Each move is a button in the run's header, shown for the state the run is in, so you do not have to remember which verb applies where. A retry and a resume both pick up from the first step that did not finish, so neither repeats a step that already succeeded, and the run's earlier transcript stays on the record either way.
Find your scenario
Each page below is a set of real failures with the cause and the fix for each. Start with the one that matches where the problem showed up.
A run failed, a checkpoint is waiting, a run is blocked or was interrupted, or you hit a run or compute limit.
A sandbox will not start or is unhealthy, a host you brought shows as disconnected, or a profile test run failed.
GitHub or Azure DevOps authorization failed, a repository could not be cloned, an MCP server will not connect, or a document import needs re-authorization.
A "permission denied" message, or the agent cannot reach a file or a secret it needs.
A pull request could not be created, or a merge would not go through.
Still stopped after the fix
If you cleared the named cause and the run still will not move, the run itself holds what you need to get help. Every run carries its own identifier on its summary card; quote it so anyone looking with you lands on the same run. The statuses reference names every state and what each one means, which is the fastest way to confirm the run is where you think it is. If the state and the fix still do not line up, your account contact can pick it up from the run identifier and the step that stopped.
Why a stopped run is safe to leave
Troubleshooting here is mostly reading rather than rebuilding, by design. Agent work runs in discrete steps, each step records what it did, and the records an agent writes land in your work model as it goes, not in a buffer a failure can wipe. You resolve the cause and pick up from there.
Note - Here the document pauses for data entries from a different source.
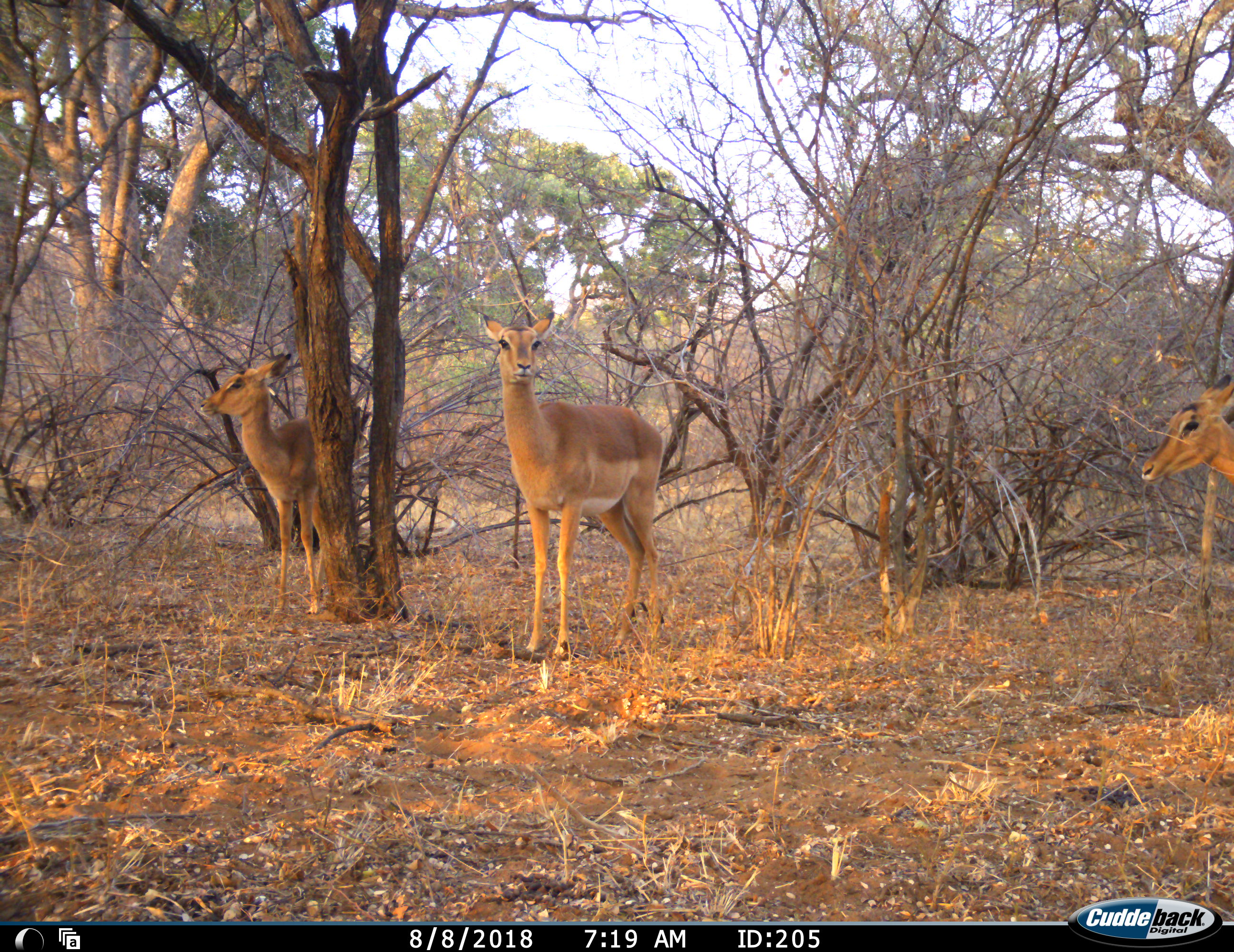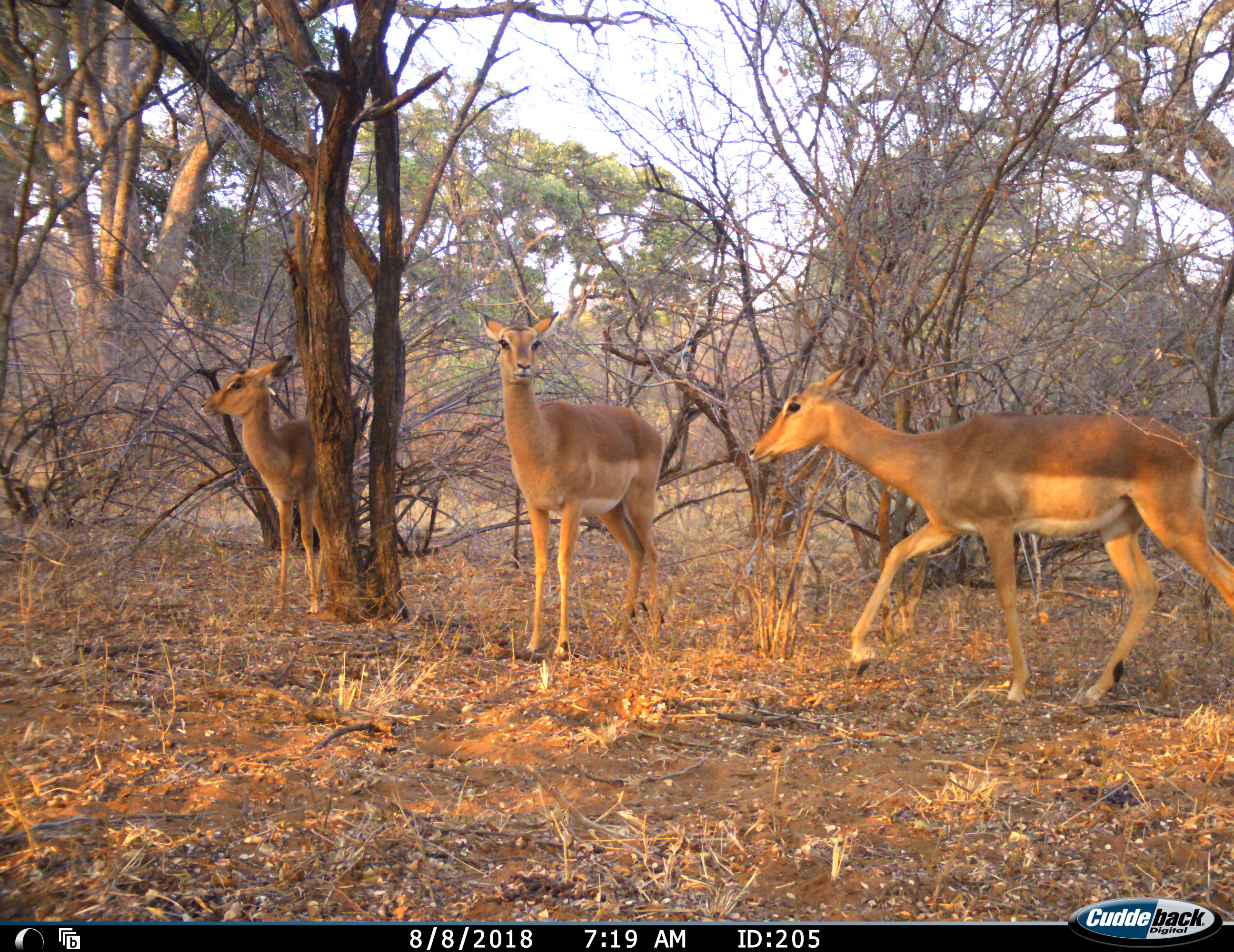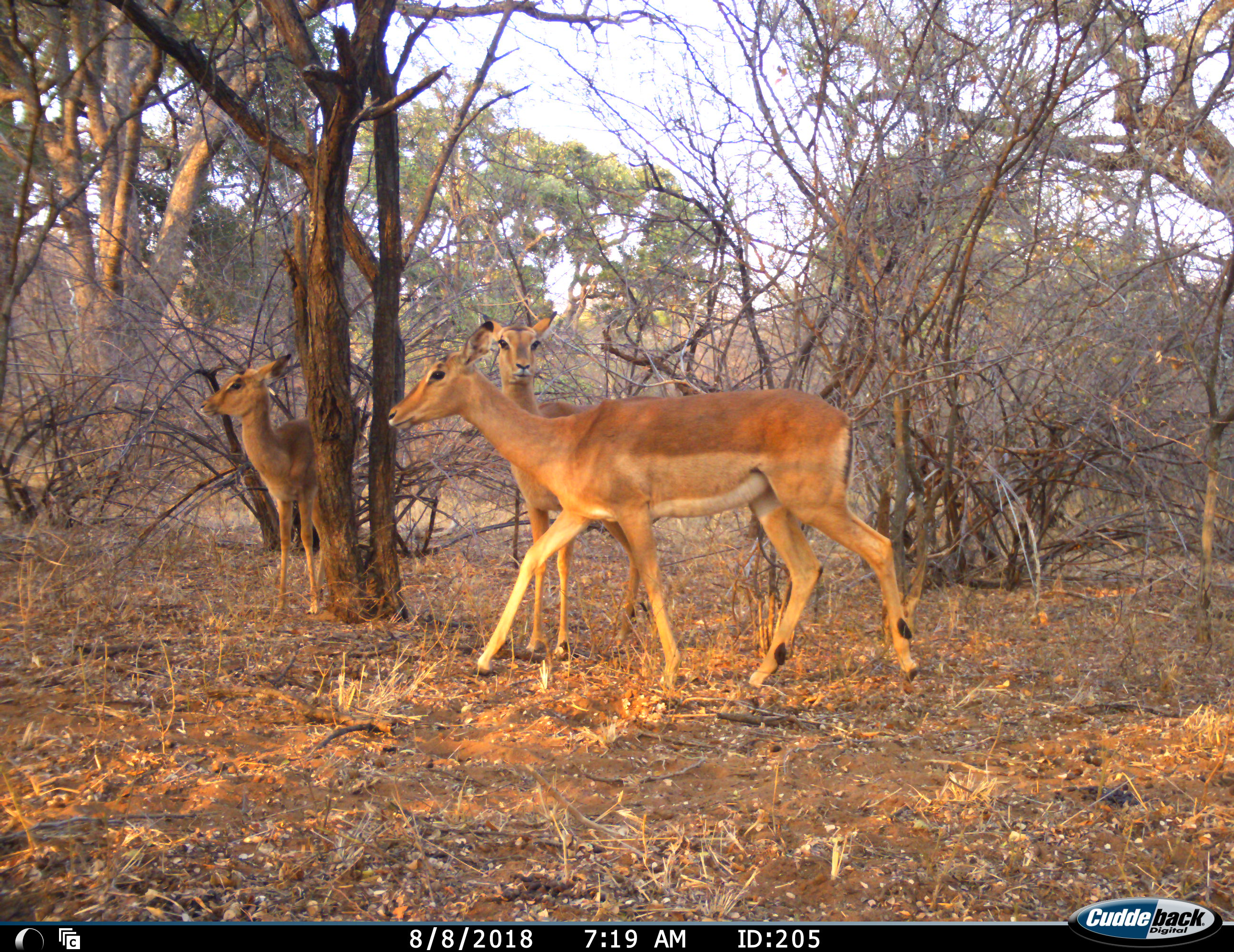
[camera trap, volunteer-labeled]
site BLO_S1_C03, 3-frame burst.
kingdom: Animalia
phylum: Chordata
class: Mammalia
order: Artiodactyla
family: Bovidae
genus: Aepyceros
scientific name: Aepyceros melampus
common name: impala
Impala (Aepyceros melampus), count 3. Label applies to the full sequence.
That is why every stop comes with a reason: a blocker says what it needs, a failed step has an error and a transcript, a checkpoint says what it is waiting for.
For a current user, the move is almost always the same: open the run, read the step that stopped, fix the named cause, and retry or resume. The scenario pages give you the named causes.
For a prospect evaluating the platform, the thing to notice is that failure is a first-class state here, not an afterthought. Work is recoverable because it was inspectable and saved along the way.